Alto Summit is an album by saxophonists Lee Konitz, Pony Poindexter, Phil Woods and Leo Wright  recorded in West Germany in 1968 and released on the MPS label. The album was released in the US on Prestige Records.

Critical reception

Scott Yanow of Allmusic said "This unusual album teams together the altos of Lee Konitz, Pony Poindexter, Phil Woods and Leo Wright (along with pianist Steve Kuhn, bassist Palle Danielsson and drummer Jon Christensen) on a variety of challenging material. There are four pieces for the full septet (including one that pays tribute to both Bach and Bird), a pair of quintet performances and a ballad medley that ends in a complete fiasco (it has to be heard to be believed). Despite the latter, everyone fares well on this summit meeting".

Dataset records:
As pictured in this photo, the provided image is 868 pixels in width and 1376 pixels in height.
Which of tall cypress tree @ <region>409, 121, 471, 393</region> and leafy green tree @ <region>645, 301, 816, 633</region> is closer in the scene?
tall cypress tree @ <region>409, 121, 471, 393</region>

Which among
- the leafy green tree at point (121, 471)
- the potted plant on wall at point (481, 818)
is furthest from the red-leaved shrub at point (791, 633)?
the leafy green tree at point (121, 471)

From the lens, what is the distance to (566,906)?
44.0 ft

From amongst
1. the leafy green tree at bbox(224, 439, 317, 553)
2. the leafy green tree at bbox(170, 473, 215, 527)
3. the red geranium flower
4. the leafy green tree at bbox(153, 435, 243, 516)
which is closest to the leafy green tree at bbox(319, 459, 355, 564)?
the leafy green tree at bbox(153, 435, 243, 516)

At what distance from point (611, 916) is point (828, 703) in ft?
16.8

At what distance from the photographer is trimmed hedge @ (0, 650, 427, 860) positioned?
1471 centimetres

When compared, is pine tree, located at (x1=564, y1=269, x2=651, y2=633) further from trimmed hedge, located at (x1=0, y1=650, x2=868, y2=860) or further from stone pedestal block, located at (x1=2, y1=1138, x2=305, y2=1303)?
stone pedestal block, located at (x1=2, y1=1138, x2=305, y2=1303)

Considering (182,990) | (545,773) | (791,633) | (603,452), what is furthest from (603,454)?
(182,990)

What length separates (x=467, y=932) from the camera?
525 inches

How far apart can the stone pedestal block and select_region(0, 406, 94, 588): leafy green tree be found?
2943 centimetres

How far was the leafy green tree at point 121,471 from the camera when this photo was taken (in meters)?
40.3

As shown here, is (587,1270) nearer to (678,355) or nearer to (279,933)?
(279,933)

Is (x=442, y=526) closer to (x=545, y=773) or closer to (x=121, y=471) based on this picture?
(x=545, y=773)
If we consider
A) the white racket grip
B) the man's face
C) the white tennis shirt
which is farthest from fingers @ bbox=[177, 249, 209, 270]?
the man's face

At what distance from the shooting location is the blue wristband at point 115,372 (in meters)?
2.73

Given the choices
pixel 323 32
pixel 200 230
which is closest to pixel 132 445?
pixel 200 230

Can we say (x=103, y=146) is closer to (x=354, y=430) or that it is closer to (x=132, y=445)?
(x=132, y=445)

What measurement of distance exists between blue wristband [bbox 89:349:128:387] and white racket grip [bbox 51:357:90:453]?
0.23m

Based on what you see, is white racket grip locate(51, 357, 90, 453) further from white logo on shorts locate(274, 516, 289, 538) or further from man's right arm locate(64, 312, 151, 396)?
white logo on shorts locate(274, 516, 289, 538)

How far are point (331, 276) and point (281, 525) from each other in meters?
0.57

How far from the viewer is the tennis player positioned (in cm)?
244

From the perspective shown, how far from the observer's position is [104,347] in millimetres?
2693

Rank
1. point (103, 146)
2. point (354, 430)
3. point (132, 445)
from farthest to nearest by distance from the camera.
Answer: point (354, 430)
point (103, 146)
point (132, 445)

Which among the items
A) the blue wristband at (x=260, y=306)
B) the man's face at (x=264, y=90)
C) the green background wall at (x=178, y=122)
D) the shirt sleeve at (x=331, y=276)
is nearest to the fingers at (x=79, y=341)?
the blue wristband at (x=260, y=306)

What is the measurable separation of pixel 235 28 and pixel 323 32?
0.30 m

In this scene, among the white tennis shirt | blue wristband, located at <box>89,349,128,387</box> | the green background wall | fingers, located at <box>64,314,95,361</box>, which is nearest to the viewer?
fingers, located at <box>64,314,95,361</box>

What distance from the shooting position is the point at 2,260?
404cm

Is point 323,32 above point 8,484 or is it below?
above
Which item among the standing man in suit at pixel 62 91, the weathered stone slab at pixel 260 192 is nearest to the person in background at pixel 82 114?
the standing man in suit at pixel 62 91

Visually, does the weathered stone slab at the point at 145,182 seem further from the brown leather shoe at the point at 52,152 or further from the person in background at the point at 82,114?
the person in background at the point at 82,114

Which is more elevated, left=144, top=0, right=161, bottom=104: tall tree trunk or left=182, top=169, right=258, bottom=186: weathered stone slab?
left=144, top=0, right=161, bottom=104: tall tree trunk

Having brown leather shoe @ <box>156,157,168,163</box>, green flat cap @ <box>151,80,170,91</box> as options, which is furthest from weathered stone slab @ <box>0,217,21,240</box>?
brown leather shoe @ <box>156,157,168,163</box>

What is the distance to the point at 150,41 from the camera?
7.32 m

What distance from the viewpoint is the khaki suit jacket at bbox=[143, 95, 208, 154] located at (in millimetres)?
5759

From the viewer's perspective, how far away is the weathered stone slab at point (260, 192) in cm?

The request: Reproduce the Alto Summit album text word for word, from start to finish. You can set aside the records; nothing here depends on them.

The output:
Alto Summit is an album by saxophonists Lee Konitz, Pony Poindexter, Phil Woods and Leo Wright  recorded in West Germany in 1968 and released on the MPS label. The album was released in the US on Prestige Records.

Critical reception

Scott Yanow of Allmusic said "This unusual album teams together the altos of Lee Konitz, Pony Poindexter, Phil Woods and Leo Wright (along with pianist Steve Kuhn, bassist Palle Danielsson and drummer Jon Christensen) on a variety of challenging material. There are four pieces for the full septet (including one that pays tribute to both Bach and Bird), a pair of quintet performances and a ballad medley that ends in a complete fiasco (it has to be heard to be believed). Despite the latter, everyone fares well on this summit meeting".